LOVIBOND TINTOMETER.
The value of the readings of tint and shade by the Lovibond tintometer[[66]][[82]][[83]] has not been commensurate with the labor involved, but it is necessary to make a record of the reflected tint and shade[[50]] of some waters. The standard color disks used in teaching optics may be used for the purpose.
Procedure.—The white disk supports three movable standard color sectors, red, yellow, and blue, and one movable black sector. All are mounted on a device which can be revolved rapidly, blending the colors into a uniform tint or shade. A scale around the circumference of the disk is used to indicate the percentage of each color or white or black in the blend.

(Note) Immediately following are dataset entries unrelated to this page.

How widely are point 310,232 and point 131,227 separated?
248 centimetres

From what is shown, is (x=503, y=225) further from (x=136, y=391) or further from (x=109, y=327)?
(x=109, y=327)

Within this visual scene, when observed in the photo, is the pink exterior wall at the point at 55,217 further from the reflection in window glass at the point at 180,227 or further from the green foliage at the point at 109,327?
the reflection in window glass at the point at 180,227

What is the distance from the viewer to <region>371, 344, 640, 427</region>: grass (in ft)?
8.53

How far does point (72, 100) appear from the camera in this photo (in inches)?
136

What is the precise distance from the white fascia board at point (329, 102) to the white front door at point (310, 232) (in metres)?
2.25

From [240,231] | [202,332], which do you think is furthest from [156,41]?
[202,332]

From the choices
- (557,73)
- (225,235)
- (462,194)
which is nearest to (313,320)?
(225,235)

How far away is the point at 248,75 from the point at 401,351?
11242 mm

Place the sample in a battery jar on a white ground; adjust the sectors so that when blended the tint or shade will match the reflected tint or shade of the sample. Report the percentages of red, yellow blue, white, and black in the blended tint or shade.

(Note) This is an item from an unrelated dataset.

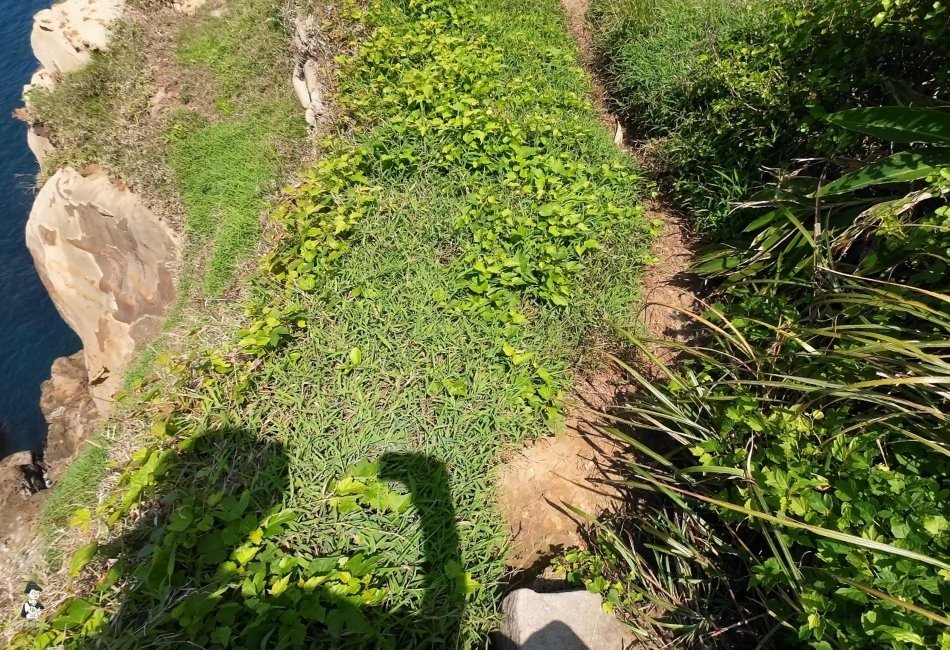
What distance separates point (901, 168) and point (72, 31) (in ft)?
28.8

ODOR.[[4]][[14]][[53]][[72]][[92]][[114]][[115]][[121c]]
The observation of the odor, cold and hot, of samples of surface water is important as the odors are usually indicative of organic growths or sewage contamination or both. The odor of some ground waters is caused by the earthy constituents of the water-bearing strata. The odor of a contaminated well water is often contributory evidence of its pollution. A study of the organisms as directed under Microscopical Examination (p. [90]) is a valuable adjunct to physical and chemical examination of water. Certain odors distinguish or identify certain organisms, as, for example, the “fishy” odor of Uroglena, the “aromatic” or “rose geranium” odor of Asterionella and the “pig pen” odor of Anabaena. Observe and record the odor, both at room temperature and at just below the boiling point, as follows:
COLD ODOR.
Shake the sample violently in one of the collecting bottles, when it is half to two-thirds full and when the sample is at room temperature (about 20° C.). Remove the stopper and smell the odor at the mouth of the bottle.
HOT ODOR.
Pour about 150 cc. of the sample into a 500 cc. Erlenmeyer flask. Cover the flask with a well-fitting watch glass. Heat the water almost to boiling on a hot plate. Remove the flask from the plate and allow it to cool not more than five minutes. Then agitate it with a rotary movement, slip the watch glass to one side, and smell the odor.